---------- Extract to read ----------

Masonic Memorial Service

by Ed Halpaus
Grand Lodge Education Officer
Grand Lodge of A. F. & A. M. of Minnesota

“Men’s evil manners live in brass; their virtues we write in water.”

“He was a man (then boldly dare to say) in whose rich soul the virtues well did suit, in whom so mixed the elements all lay, that none to one could sovereignty impute, as all did govern yet all did obey; he of a temper was so absolute, as that it seemed when Nature him began, she meant to shew all, that might be in man.”
Michael Drayton 1563-1631

“The Greatest offence against virtue is to speak ill of it.” William Hazlitt 1778-1830

Many years ago when I was a young Mason I attended a Masonic Memorial service that was being conducted for a Brother. I didn’t know the Brother, but I knew he was a Mason and my Mentor told me that even if I hadn’t met him I should attend, because he was my Lodge Brother. Over the years since then I have had occasion to attend many Masonic Memorial Services, and also to conduct some of them. Sometimes I knew the Brother sometimes I didn’t. However, I knew each one was my Masonic Brother, and I’m glad I took the time to attend, because it seems I always get something out of the Masonic Memorial Service.

----------

#### Jobs:
1: From the text on the Masonic Memorial Service, output the stretch from "Many years ago" through "Masonic Memorial Service." word for word.
2: Answer these questions using the text on the Masonic Memorial Service:
(a) What title is given for Ed Halpaus?
(b) What years are given for Michael Drayton?
(c) Who told the writer to attend the service even without having met the Brother?
3: List every person named in the text on the Masonic Memorial Service.
The records are not needed for any of this work.

---------- Records supplied ----------

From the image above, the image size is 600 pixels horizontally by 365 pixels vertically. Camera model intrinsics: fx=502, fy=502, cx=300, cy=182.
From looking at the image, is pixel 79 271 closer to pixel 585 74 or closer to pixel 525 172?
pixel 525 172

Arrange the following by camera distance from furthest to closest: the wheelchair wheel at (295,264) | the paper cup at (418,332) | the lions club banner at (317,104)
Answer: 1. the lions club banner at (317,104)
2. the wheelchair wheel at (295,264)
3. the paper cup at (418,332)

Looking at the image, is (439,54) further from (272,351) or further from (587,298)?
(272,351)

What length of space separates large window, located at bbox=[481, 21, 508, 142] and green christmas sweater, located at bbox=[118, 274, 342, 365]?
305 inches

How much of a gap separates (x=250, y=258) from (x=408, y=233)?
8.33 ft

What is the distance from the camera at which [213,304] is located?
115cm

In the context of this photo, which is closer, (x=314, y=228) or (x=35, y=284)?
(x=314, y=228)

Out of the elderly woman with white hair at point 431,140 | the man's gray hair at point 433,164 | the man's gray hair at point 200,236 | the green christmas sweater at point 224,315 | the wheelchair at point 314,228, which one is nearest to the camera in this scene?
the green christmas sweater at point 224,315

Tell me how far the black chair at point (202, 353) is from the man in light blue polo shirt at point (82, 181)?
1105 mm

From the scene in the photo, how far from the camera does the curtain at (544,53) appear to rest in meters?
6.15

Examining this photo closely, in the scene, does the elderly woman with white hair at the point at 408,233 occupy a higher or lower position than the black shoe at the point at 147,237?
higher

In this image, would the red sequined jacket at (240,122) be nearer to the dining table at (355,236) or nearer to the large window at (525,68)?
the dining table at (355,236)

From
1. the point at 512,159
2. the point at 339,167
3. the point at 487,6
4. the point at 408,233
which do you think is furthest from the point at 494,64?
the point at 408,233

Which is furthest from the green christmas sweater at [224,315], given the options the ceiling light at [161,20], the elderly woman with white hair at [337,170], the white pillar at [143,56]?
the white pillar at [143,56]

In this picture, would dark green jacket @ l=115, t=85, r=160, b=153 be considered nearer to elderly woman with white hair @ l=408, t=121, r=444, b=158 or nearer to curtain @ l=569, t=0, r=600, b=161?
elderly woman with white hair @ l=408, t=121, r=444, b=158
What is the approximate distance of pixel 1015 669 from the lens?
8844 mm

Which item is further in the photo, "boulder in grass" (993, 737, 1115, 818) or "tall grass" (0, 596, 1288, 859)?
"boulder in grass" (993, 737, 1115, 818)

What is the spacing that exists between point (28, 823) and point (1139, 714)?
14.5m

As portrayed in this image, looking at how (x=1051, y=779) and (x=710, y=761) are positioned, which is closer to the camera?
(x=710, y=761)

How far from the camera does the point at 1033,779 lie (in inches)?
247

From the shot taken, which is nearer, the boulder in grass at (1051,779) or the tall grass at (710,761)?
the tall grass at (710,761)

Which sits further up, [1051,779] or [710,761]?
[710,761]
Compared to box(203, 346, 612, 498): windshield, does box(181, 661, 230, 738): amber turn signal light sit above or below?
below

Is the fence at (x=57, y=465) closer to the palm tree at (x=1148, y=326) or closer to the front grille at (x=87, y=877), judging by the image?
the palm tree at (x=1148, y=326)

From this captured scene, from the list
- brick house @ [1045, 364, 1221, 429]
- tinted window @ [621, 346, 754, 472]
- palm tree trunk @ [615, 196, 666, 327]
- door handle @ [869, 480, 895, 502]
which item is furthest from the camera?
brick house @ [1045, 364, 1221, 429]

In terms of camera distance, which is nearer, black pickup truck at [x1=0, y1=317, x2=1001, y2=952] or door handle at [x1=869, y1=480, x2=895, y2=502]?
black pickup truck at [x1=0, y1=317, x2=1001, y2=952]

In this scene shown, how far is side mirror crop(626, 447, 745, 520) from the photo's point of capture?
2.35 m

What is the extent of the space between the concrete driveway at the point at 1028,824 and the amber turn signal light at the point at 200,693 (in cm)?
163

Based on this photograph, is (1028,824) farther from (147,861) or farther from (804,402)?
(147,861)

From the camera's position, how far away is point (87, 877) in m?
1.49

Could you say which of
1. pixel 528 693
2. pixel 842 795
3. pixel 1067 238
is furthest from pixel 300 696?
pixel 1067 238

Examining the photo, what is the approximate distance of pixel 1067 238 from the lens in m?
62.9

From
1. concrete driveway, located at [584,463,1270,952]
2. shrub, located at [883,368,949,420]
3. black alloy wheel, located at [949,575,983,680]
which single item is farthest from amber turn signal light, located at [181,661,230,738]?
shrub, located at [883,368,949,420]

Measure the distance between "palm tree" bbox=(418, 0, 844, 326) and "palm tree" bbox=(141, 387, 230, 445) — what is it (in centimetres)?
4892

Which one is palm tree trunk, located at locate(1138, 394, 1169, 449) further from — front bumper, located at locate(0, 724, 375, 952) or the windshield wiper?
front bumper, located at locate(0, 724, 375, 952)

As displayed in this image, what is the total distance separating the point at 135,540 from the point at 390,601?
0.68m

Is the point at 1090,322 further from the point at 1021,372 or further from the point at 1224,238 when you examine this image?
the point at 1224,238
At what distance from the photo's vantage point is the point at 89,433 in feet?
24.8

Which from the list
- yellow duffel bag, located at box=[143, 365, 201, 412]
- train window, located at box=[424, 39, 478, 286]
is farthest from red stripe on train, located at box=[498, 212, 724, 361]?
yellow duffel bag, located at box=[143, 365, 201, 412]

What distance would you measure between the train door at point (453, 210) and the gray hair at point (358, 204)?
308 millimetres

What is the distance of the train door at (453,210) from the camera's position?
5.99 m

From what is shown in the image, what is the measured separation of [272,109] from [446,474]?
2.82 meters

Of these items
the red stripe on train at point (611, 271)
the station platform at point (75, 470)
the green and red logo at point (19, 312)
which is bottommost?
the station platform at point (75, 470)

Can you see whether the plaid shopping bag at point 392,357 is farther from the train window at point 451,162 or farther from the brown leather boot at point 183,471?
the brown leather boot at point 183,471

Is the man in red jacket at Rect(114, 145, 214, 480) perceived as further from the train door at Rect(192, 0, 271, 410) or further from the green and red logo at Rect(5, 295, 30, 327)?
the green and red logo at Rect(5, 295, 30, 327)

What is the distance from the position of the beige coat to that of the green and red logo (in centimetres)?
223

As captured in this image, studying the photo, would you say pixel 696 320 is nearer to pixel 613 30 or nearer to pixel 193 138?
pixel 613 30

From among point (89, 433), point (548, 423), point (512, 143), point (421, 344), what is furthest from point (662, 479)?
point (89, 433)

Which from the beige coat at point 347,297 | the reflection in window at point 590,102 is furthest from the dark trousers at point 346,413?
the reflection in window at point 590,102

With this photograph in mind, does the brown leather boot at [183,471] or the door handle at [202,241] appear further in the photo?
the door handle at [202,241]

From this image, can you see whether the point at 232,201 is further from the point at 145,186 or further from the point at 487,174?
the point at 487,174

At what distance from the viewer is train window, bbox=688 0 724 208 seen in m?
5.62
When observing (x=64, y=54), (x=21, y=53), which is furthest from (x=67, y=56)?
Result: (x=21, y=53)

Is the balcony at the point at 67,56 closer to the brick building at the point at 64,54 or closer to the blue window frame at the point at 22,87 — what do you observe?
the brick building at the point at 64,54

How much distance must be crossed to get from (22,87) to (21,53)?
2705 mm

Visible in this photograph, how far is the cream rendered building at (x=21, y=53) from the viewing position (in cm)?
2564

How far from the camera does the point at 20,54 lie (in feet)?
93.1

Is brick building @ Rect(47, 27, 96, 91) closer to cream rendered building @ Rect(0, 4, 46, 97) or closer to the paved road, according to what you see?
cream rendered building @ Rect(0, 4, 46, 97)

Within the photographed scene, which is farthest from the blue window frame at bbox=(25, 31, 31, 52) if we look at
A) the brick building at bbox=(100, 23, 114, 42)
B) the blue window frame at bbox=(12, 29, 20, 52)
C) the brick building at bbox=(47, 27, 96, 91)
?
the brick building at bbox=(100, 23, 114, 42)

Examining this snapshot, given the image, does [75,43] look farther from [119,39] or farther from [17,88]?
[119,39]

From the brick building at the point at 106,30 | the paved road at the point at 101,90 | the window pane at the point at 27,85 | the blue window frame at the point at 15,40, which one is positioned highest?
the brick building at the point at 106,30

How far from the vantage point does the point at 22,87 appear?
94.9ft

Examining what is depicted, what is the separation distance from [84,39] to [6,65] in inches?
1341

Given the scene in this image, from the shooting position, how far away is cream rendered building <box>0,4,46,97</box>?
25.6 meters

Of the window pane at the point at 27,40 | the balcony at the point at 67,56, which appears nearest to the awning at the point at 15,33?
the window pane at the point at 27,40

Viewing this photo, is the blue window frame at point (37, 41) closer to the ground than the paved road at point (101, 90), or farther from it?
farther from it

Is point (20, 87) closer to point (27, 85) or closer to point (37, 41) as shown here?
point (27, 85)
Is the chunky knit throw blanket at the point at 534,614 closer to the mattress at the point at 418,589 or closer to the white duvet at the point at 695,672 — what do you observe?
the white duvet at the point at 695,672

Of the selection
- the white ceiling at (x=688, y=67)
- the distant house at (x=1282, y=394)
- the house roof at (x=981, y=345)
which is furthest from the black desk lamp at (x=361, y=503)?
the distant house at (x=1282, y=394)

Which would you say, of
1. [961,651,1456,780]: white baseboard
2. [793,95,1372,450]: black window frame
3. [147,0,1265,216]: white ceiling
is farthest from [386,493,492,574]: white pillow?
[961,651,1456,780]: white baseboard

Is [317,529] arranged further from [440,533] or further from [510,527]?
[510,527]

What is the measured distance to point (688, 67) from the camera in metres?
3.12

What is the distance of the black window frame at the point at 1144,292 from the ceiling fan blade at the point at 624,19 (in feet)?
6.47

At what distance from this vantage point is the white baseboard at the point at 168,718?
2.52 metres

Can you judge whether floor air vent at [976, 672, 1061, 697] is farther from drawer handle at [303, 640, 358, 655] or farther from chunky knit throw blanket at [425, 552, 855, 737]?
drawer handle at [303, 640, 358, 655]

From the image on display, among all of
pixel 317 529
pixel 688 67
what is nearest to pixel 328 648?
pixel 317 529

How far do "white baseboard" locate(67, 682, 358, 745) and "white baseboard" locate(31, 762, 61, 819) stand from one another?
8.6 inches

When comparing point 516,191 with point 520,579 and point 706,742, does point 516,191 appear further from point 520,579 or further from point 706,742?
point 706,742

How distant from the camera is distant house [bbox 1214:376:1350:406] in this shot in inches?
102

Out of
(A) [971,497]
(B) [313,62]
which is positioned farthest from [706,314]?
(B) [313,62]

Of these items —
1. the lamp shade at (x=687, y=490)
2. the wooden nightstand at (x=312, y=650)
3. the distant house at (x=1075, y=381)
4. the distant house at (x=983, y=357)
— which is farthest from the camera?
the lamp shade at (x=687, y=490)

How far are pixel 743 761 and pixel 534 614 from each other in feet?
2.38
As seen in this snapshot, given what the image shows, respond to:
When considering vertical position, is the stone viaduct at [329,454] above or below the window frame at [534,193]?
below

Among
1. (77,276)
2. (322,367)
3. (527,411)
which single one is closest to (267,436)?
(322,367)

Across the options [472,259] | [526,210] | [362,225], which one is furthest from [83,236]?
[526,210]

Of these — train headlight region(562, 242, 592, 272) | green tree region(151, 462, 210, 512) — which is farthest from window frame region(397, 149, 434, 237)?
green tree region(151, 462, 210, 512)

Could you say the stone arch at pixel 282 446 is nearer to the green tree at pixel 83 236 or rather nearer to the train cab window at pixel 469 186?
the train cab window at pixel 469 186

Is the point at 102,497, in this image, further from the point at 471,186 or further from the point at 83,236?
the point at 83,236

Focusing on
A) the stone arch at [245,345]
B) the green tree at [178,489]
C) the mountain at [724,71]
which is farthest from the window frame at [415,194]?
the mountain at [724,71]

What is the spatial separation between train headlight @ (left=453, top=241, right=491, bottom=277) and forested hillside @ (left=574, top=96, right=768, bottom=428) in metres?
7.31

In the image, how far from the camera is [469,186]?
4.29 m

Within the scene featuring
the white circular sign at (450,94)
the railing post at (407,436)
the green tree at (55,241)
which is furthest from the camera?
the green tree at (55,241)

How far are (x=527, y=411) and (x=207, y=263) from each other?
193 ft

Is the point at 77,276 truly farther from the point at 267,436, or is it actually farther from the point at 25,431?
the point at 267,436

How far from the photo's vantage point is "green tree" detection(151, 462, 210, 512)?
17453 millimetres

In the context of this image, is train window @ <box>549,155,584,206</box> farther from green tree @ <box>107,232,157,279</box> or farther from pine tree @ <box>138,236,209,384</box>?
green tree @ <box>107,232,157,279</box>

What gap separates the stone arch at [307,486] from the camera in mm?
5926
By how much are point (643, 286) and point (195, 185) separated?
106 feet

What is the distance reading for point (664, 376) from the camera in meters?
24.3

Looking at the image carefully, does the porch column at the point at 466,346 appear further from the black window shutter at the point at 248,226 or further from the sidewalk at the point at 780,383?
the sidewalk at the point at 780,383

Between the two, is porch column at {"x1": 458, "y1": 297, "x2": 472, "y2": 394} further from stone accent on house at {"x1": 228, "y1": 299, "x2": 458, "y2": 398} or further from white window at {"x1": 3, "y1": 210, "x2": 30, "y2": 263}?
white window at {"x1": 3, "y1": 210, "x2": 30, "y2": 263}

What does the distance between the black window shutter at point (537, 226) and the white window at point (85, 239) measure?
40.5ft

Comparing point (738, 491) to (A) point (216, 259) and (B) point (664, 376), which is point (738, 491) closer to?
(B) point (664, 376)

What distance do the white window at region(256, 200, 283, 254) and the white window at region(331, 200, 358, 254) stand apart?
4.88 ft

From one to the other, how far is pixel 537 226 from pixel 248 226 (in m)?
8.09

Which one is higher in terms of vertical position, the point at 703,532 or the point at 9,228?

----------

#### Answers in order:
1:
Many years ago when I was a young Mason I attended a Masonic Memorial service that was being conducted for a Brother. I didn’t know the Brother, but I knew he was a Mason and my Mentor told me that even if I hadn’t met him I should attend, because he was my Lodge Brother. Over the years since then I have had occasion to attend many Masonic Memorial Services, and also to conduct some of them. Sometimes I knew the Brother sometimes I didn’t. However, I knew each one was my Masonic Brother, and I’m glad I took the time to attend, because it seems I always get something out of the Masonic Memorial Service.

2:
(a) Grand Lodge Education Officer
(b) 1563-1631
(c) The writer's Mentor

3:
Ed Halpaus
Michael Drayton
William Hazlitt